* [Work instructions]:
Your answer must be an exact copy of the lines from the one containing "Cевіче, булочки бао" through the last line of the records below, with no pictures; please include nothing else.

* [Exercise input]:
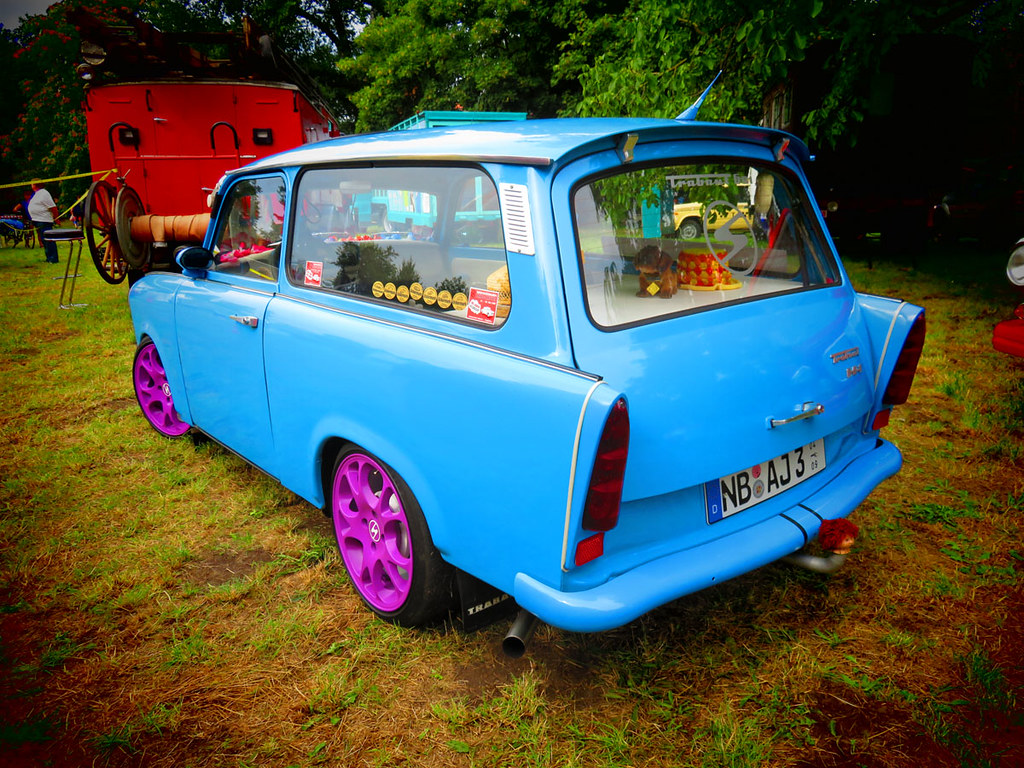 neubrandenburg vier tore fest 2015 trabant 601 universal kombi tuning a photo on flickriver. Black Bedroom Furniture Sets. Home Design Ideas
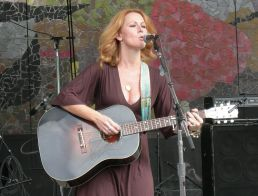 Allison Moorer performs at Bumbershoot, a music and arts festival held every Labor Day in Seattle, Washington. (Joe Mabel, Wikipedia)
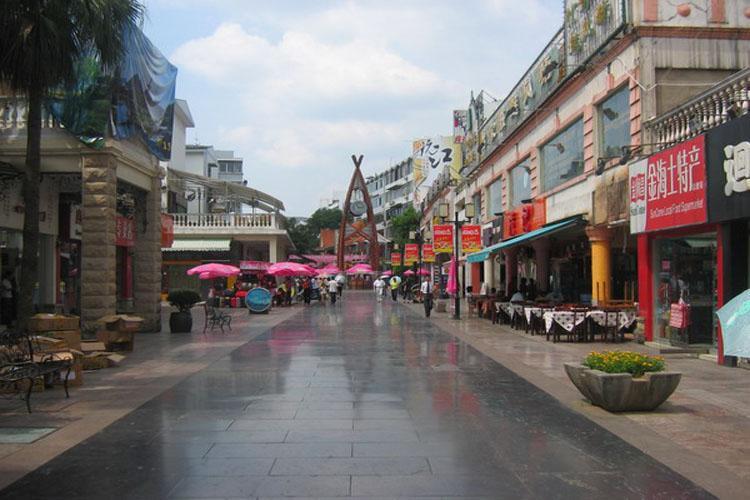 Zhengyang Pedestrian Street in Guilin-2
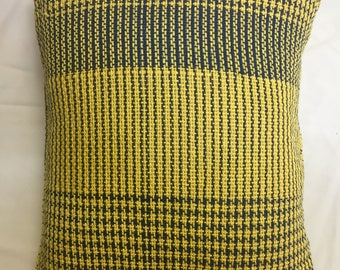 Two Pillows, Houndstooth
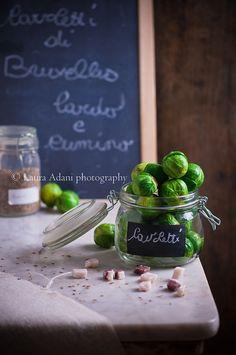 brussels sprouts by Laura Adani, via Flickr    http://iocomesono-pippi.blogspot.it/2013/01/cavoletti-lardo-e-semi-di-cumino.html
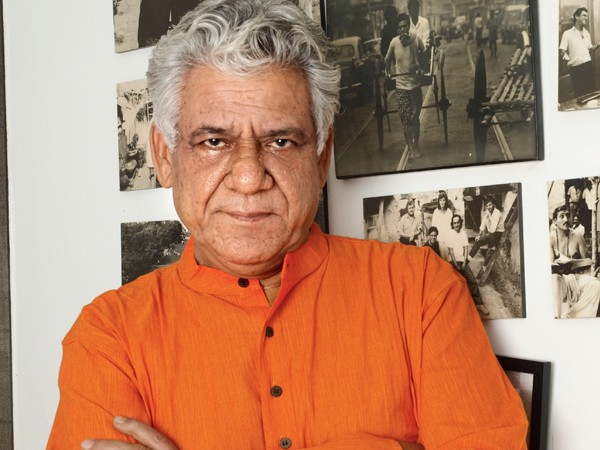 Veteran Actor Om Puri Died at 66, Funeral at 6 PM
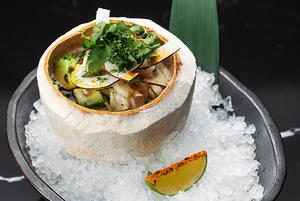 Cевіче, булочки бао з крабом і рол із трьома видами риби в оновленому меню Fenix Asia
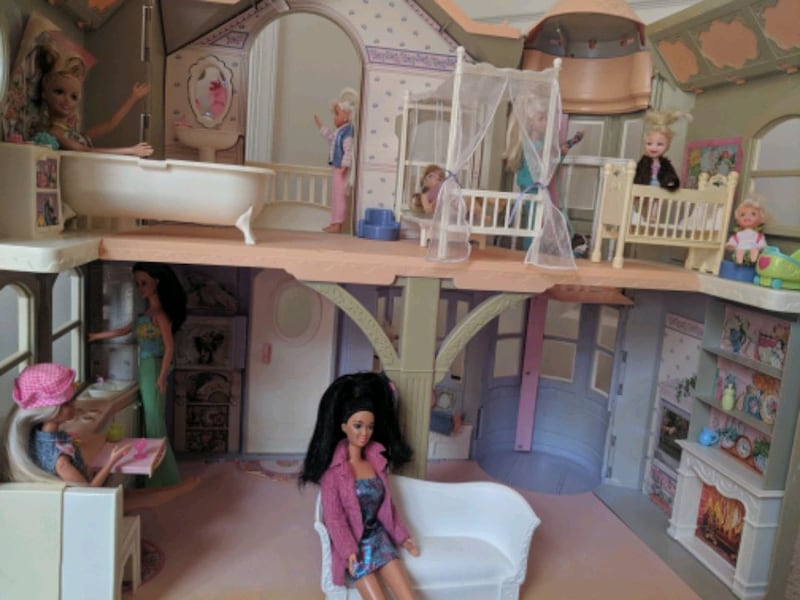 Barbie Victorian Dream House e1b9623e-09e7-4363-b076-05f894afdced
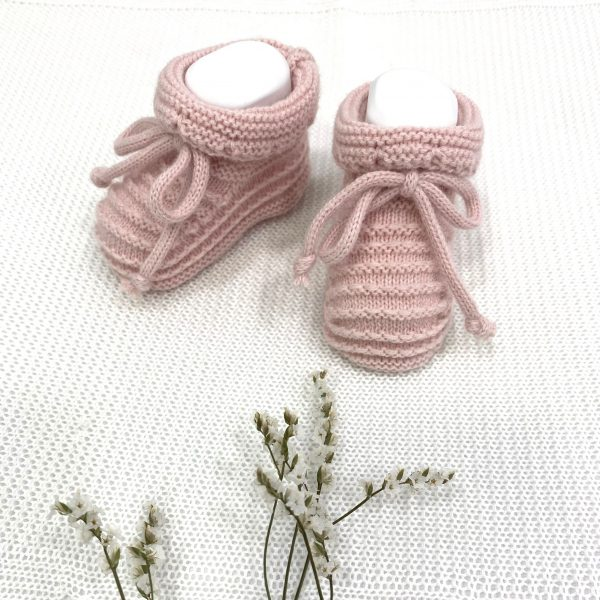 Patuco en punto de invierno lazo rosa empolvado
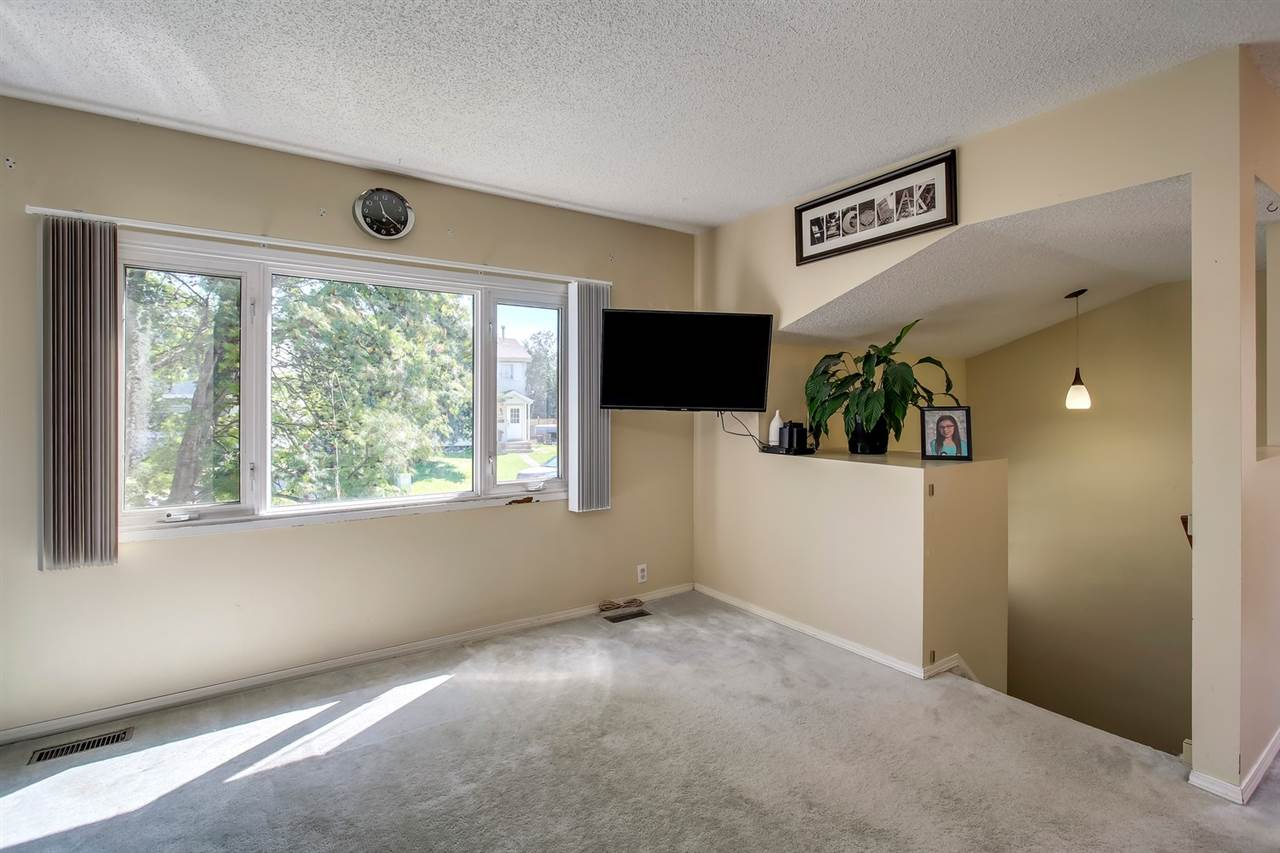Real Estate Listing MLS E4166395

* [Solution]:
 Cевіче, булочки бао з крабом і рол із трьома видами риби в оновленому меню Fenix Asia
 Barbie Victorian Dream House e1b9623e-09e7-4363-b076-05f894afdced
 Patuco en punto de invierno lazo rosa empolvado
Real Estate Listing MLS E4166395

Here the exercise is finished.